On The Front Lines
Nebraska Law Denies Unmarried Biological Fathers the Right to Claim Custody of Their ChildrenRutherford Institute Attorneys Appeal to the U.S. Supreme Court on Behalf of Father Seeking Custody
WASHINGTON--Attorneys for The Rutherford Institute have appealed to the U.S. Supreme Court on behalf of Luke Armour, who lost custody of his newborn daughter due to an administrative technicality. Nebraska law requires fathers to file a petition with the court after filing a paternity claim for children born out of wedlock. If the petition is not filed within 30 days of the claim, the father forever loses his right to claim custody. Institute attorneys argue in their brief that the Nebraska law violates Armour's Fourteenth Amendment right to due process by making fathers go beyond the steps required by most states in claiming paternity and then penalizing them unfairly for not following procedure.

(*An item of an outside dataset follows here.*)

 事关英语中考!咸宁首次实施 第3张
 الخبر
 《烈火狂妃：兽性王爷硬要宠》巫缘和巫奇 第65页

In late June of 1998, Armour received a phone call from his ex-girlfriend, who had moved away from the area where he lived, informing him that he was the father of her unborn child. Before the phone call, Armour had been unaware she was pregnant. On July 31, 1998, ten days after the child's birth, Lutheran Family Services mailed a notification letter to Armour informing him that his daughter had been born and that the mother planned to give the baby up for adoption. Armour, 18 years old at the time of his daughter's birth, complied with the state statute and filed a Notice of Intent to Claim Paternity and Obtain Custody of his baby daughter. He immediately hired a lawyer to file a petition in court as required by Nebraska law. Armour acknowledged paternity, accepted liability for contributing to the support and education of the child, and requested custody. But because of a technical filing error by Armour's attorney, which caused the 30-day deadline for filing the petition to lapse, the court dismissed his petition and stripped him of his right to claim custody of his daughter.
"Nebraska requires that an unwed biological father engage in a 'race to the courthouse' to file a lawsuit within 30 days of receiving notice of his child's existence or be forever barred from having a place in his child's life," said John W. Whitehead, president of The Rutherford Institute. "The state's irrational and draconian treatment of fathers is a violation of their right to due process of law and equal protection in one of the most cherished areas of life--the right to keep one's children."